The variables link near the top center of the analysis web page provides a concise summary of variables and arguments utilized by the analysis' algorithm. While any applicable measures are summarized in an adjacent page, this section provides more detail about how data points have been generated. In the example below, three building types form the core of the analysis. A five level "Design of Experiments" with lighting power density reduction percentage and window to wall ratio variables complete the study space. Other sampling methods (e.g. LHS) include thumbail graphics illustrating variable distributions.

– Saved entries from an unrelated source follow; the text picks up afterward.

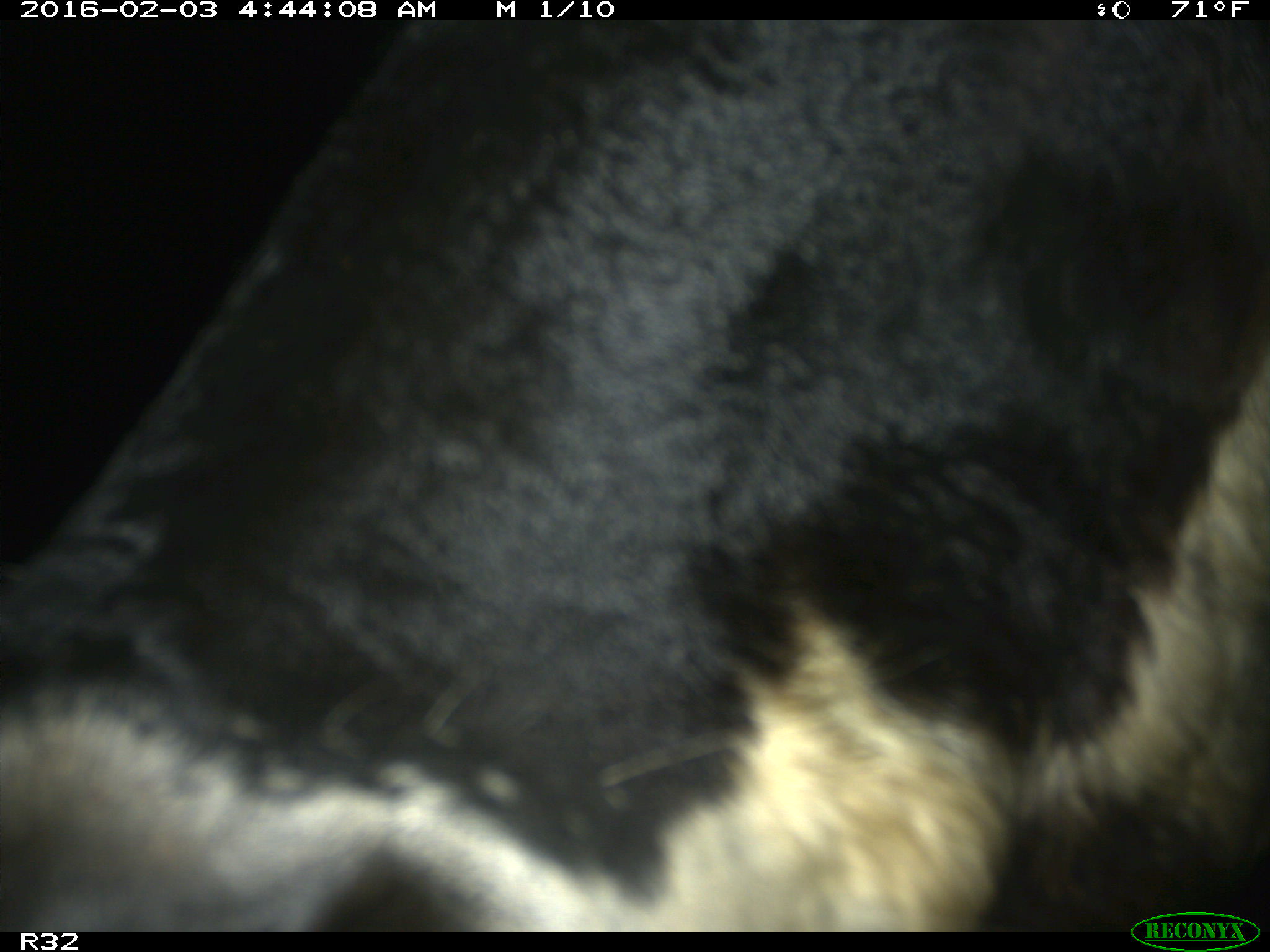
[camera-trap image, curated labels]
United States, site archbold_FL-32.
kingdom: Animalia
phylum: Chordata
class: Mammalia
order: Artiodactyla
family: Bovidae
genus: Bos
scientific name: Bos taurus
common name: domestic cow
Bos taurus (domestic cow).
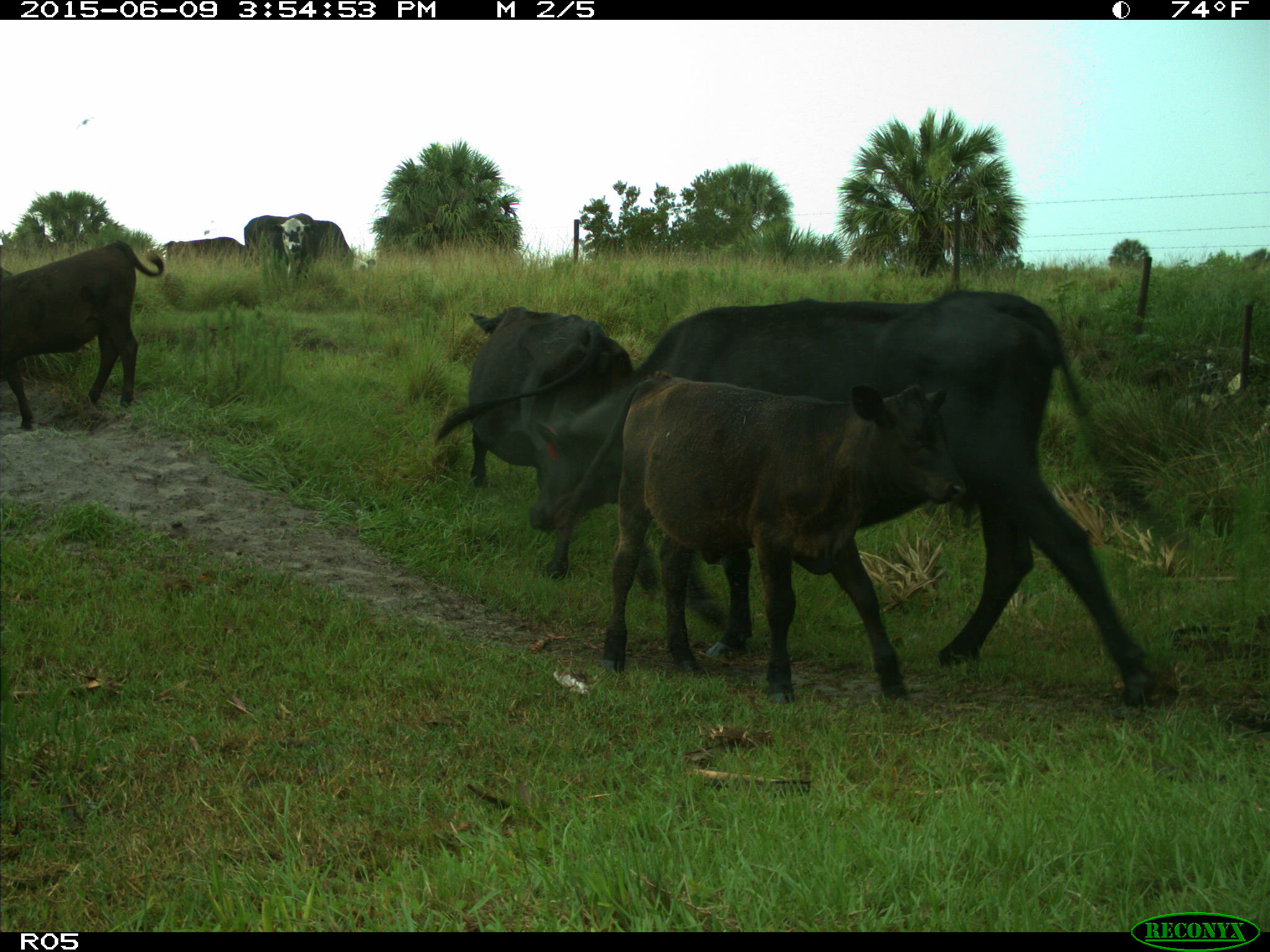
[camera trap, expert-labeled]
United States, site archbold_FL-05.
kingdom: Animalia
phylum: Chordata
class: Mammalia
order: Artiodactyla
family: Bovidae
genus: Bos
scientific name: Bos taurus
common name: domestic cow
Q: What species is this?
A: Bos taurus (domestic cow).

Parallel coordinate plots provide an interactive means of exploring large data sets and teasing out valuable insights. OpenStudio enables the user to select inputs and outputs that have been pre-defined in PAT's measures and outputs tabs. Checkboxes turn inputs on and off, and the individual plot axes can be re-ordered via drag and drop. In this first example, LHS is used to sample the parameter space for lighting power density, window to wall ratio, and the facade on which windows are placed. Energy Use Intensity (EUI) is selected as the output of interest.
Example Projects
Several sample PAT projects may be found here. Both the Office_Hvac and Office_Study projects are configured to run in manual model using local computing resources. The remaining "SEB" projects pertain to NREL's Site Entrance Building (SEB), and demonstrate the various algorithms available for use in the cloud. Several of the SEB projects are also notable as examples of performing sampling or optimization-based calibrations of a model using Actual Meteorlogic Year (AMY) and consumption data. The "AddMonthlyJSONUtilityData" measure is used to add electric and gas consumption data to the model. The "CalibrationReportsEnhanced20" reporting measure is used to create analysis outputs and charts that describe the calibration's "goodness of fit."
A Model Calibration Example
As a closing example, consider the SEB "PSO_2013" project. This project utilizes the particle swarm algorithm to explore variations of the SEB seed model. OpenStudio Server's parallel coordinate plot is a convenient means of interacting with the large number of solutions generated during the analysis. Input or output coordinate ranges may be selected using the mouse to filter out solutions of interest - in this case, data points with low Coefficient of Variation of the Root Mean Squared Error (CVRMSE) and Net Mean Bias Error (NMBE) for both gas and electricity consumption. Data points which fall within the filtered ranges (indicated in blue) are provided as links below the plot.
Clicking on one of these data points allows us to see the specific measure variable values that define the data point. This page also allows convenient download of the specific OpenStudio Workflow (OSW) that generate the point, the resulting model, simulation results, and associated reports.
Output from the Enhanced Calibration Report for this data point is one of the available report links, and allows us to quickly visualize the performance of this particular model variant relative to the building's original measured consumption data.